Record extracts
----------

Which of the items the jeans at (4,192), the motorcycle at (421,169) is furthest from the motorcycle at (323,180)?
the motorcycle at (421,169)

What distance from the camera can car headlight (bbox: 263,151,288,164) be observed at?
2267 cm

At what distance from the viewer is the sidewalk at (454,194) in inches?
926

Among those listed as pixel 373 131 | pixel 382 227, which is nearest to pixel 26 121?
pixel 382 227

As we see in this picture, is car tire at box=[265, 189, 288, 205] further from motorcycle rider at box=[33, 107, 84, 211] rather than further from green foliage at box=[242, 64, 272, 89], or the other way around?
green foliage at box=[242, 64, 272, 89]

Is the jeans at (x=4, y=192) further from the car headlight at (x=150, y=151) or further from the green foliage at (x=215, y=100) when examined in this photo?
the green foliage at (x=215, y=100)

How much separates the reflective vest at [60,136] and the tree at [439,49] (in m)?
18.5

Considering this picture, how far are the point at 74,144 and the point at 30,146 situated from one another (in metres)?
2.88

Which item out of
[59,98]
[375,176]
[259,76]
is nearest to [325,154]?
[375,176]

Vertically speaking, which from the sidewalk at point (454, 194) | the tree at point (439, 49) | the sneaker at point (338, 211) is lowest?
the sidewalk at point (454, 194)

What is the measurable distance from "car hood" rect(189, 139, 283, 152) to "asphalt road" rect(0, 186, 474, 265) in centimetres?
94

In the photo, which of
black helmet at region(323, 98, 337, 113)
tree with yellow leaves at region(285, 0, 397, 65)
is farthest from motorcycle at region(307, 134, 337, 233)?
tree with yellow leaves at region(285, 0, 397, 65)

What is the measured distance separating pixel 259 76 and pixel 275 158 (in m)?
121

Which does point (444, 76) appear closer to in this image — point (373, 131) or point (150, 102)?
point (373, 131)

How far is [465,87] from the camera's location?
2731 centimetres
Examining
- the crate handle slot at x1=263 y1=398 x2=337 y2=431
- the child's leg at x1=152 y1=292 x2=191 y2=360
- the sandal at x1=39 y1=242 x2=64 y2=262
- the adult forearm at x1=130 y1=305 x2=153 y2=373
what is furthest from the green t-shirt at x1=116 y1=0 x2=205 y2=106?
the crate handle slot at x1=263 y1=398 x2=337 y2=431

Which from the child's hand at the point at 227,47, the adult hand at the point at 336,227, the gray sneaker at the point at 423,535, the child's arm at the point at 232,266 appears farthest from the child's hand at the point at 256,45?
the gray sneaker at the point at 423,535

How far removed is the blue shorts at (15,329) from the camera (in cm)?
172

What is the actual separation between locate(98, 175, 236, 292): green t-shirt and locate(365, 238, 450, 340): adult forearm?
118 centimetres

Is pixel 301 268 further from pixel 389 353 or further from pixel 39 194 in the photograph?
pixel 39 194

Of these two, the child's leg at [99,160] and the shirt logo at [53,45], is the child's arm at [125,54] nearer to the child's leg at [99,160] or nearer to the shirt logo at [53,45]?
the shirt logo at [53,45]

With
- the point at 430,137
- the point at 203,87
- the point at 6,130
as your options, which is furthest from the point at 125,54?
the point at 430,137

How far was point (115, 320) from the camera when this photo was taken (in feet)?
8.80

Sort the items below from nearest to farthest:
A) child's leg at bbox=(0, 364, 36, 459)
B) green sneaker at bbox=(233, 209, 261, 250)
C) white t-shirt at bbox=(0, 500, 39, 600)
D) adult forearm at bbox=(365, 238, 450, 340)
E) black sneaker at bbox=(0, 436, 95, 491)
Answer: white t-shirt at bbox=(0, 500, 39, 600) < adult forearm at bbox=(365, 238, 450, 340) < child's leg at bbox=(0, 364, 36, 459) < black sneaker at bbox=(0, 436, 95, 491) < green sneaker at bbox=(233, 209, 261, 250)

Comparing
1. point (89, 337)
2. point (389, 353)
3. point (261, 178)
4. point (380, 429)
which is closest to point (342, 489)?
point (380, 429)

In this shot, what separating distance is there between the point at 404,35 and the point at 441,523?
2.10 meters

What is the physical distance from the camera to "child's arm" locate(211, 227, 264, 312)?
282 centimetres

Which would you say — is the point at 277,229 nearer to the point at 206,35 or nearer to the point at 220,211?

----------

Exercise details
Find the line that contains "In this shot, what". Repeat it and every line after it, exactly as written, up to and including the last line of the records above.

Response to the task
In this shot, what separating distance is there between the point at 404,35 and the point at 441,523?
2.10 meters

What is the physical distance from the camera to "child's arm" locate(211, 227, 264, 312)?
282 centimetres

Which would you say — is the point at 277,229 nearer to the point at 206,35 or nearer to the point at 220,211?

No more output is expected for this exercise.